Patients with cerebral palsy seem to have an increased risk of volvulus , which might be related to immobility and gastrointestinal dysmotility. However, there have been a few reported cases of small bowel volvulus in patients with a PEG tube (Table 1) [4–8]. The first case of intestinal volvulus with a PEG tube was reported by Senac and Lee in 1983 in a girl with a previous abdominal surgery . The postoperative adhesive bands interposed the small intestine between the stomach and the anterior abdominal wall. It has been also suggested that a thin omentum could be a potential risk factor for intestinal volvulus, as the omentum is essential to keep the small intestine in place . Skeletal abnormalities, such as kyphoscoliosis, could predispose the patient to the development of volvulus by displacing the intestinal loops.
The PEG tube probably creates a fixation point for the volvulus to develop. The development of a volvulus may occur within a few days after the insertion of the PEG tube [6–8]. In contrast to some previous cases [7,8], the intestinal mesentery was not penetrated during the insertion of the PEG tube in the present case. The clinical presentation of volvulus is nonspecific and includes nausea, vomiting, abdominal pain, abdominal distension, and constipation. Additionally, patients with a PEG tube may have an increased gastrostomy output [5,8]. It should be noted that volvulus involving other organs, such as the stomach and transverse colon, have also been described in patients with a PEG tube [9,10].

[THE DATA]:

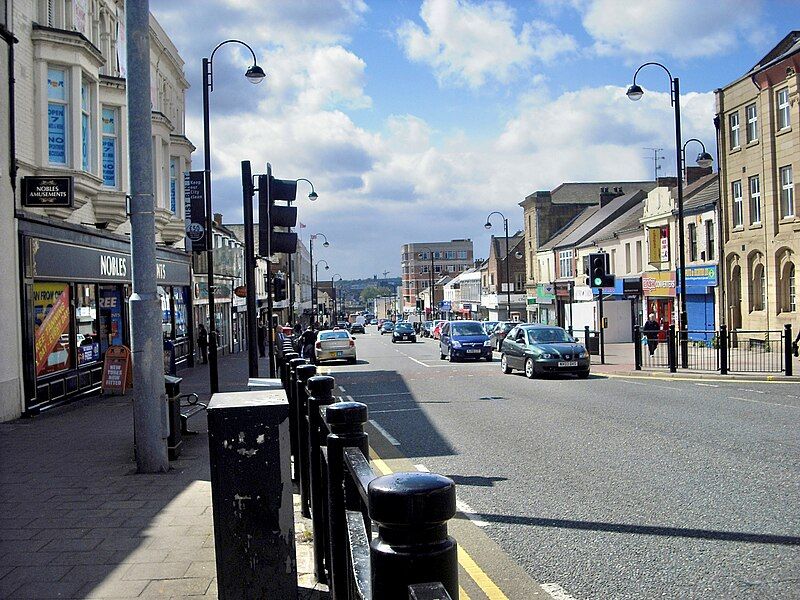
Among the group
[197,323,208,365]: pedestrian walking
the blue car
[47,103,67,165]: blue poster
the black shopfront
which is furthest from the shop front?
[47,103,67,165]: blue poster

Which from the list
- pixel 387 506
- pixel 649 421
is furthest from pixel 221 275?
pixel 387 506

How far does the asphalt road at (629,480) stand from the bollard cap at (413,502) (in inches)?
143

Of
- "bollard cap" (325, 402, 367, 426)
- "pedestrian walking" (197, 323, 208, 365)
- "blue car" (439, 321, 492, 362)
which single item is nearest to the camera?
"bollard cap" (325, 402, 367, 426)

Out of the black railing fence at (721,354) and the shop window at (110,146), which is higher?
the shop window at (110,146)

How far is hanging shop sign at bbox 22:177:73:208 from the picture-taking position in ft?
51.1

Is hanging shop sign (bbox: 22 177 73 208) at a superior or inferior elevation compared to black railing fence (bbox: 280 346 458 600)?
superior

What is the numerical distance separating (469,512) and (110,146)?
17.3m

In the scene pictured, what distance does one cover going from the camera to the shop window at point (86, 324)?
19.4 m

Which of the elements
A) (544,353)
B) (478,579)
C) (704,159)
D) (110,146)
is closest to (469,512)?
(478,579)

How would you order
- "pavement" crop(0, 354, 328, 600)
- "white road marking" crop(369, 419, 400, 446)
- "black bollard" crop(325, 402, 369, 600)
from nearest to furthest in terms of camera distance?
"black bollard" crop(325, 402, 369, 600) → "pavement" crop(0, 354, 328, 600) → "white road marking" crop(369, 419, 400, 446)

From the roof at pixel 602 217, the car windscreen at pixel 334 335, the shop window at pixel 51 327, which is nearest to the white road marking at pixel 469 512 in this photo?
the shop window at pixel 51 327

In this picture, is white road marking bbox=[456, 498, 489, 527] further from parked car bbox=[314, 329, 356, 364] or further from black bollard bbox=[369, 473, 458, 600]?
parked car bbox=[314, 329, 356, 364]

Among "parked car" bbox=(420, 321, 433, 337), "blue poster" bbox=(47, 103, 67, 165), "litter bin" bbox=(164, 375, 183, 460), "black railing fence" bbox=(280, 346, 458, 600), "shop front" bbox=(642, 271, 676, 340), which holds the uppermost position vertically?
"blue poster" bbox=(47, 103, 67, 165)

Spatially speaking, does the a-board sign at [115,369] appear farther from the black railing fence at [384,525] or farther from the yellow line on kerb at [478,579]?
the black railing fence at [384,525]
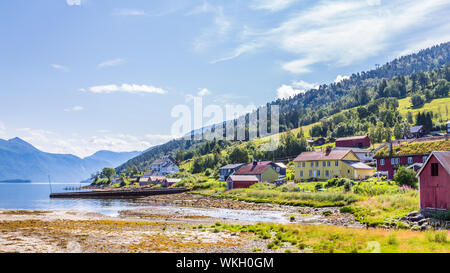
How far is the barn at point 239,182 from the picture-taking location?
9038 cm

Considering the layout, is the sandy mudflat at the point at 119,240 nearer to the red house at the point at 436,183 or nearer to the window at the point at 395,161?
the red house at the point at 436,183

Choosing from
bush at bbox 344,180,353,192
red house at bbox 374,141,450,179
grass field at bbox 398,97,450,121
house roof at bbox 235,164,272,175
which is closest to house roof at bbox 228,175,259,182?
house roof at bbox 235,164,272,175

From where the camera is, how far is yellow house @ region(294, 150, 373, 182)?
8056cm

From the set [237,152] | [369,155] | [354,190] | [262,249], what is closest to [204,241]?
[262,249]

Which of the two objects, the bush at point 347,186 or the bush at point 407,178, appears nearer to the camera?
the bush at point 407,178

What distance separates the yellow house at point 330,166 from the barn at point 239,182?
11.8m

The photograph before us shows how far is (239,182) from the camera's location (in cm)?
9075

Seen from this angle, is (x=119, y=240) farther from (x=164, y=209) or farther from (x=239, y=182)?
(x=239, y=182)

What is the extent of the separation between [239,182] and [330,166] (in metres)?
22.5

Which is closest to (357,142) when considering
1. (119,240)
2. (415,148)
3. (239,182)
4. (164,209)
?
(239,182)

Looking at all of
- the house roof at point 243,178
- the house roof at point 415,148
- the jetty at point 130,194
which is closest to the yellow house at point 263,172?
the house roof at point 243,178

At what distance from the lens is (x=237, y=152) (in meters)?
136

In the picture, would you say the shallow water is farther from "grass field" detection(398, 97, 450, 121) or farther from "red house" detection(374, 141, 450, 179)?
"grass field" detection(398, 97, 450, 121)
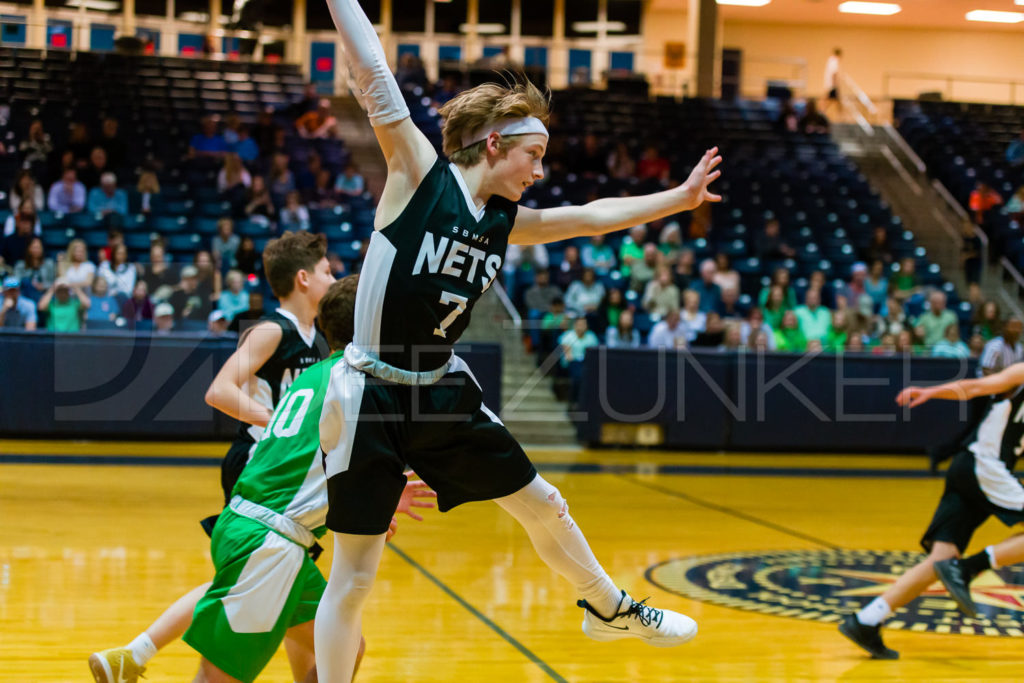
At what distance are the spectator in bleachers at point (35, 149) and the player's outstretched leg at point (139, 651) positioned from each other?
11335 millimetres

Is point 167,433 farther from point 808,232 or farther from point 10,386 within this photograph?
point 808,232

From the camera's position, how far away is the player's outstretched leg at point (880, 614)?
5.05 m

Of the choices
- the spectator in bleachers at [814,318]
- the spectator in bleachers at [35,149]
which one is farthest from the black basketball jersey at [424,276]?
the spectator in bleachers at [35,149]

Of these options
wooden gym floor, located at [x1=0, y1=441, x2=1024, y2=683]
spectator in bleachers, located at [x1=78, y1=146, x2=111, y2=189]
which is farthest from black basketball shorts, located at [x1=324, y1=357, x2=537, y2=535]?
spectator in bleachers, located at [x1=78, y1=146, x2=111, y2=189]

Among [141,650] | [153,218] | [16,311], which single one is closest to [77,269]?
[16,311]

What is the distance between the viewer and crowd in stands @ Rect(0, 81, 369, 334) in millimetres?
11805

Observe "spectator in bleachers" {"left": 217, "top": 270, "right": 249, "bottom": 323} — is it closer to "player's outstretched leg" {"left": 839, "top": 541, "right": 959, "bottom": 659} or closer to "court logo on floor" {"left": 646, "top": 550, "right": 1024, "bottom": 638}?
"court logo on floor" {"left": 646, "top": 550, "right": 1024, "bottom": 638}

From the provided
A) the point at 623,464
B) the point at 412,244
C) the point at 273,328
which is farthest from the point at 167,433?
the point at 412,244

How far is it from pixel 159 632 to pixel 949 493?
3.70m

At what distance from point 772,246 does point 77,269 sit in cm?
880

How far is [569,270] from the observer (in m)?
13.9

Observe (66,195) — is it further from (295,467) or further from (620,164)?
(295,467)

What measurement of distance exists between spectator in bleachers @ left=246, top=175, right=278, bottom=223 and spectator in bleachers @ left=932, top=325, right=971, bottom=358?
8136 mm

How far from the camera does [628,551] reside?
711 centimetres
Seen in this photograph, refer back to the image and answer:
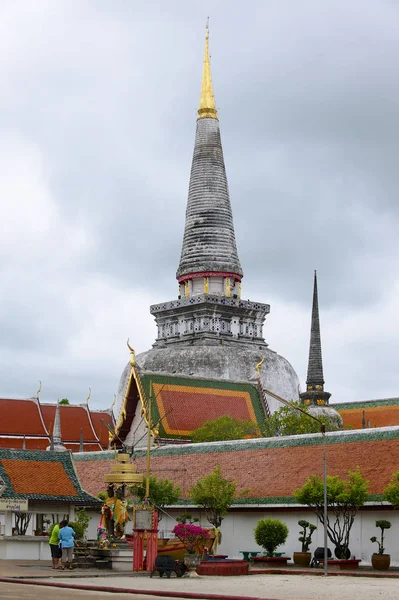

[REQUIRED ACTION 1]:
In the passage on volvulus and PEG tubes, rewrite the stretch that begins at "The PEG tube probably" and ends after "PEG tube [9,10].", swapping "nonspecific" for "vague".
[REQUIRED ACTION 2]:
According to the passage on volvulus and PEG tubes, who reported the first case of intestinal volvulus with a PEG tube, and in what year?

[WORKED SOLUTION 1]:
The PEG tube probably creates a fixation point for the volvulus to develop. The development of a volvulus may occur within a few days after the insertion of the PEG tube [6–8]. In contrast to some previous cases [7,8], the intestinal mesentery was not penetrated during the insertion of the PEG tube in the present case. The clinical presentation of volvulus is vague and includes nausea, vomiting, abdominal pain, abdominal distension, and constipation. Additionally, patients with a PEG tube may have an increased gastrostomy output [5,8]. It should be noted that volvulus involving other organs, such as the stomach and transverse colon, have also been described in patients with a PEG tube [9,10].

[WORKED SOLUTION 2]:
Senac and Lee, in 1983.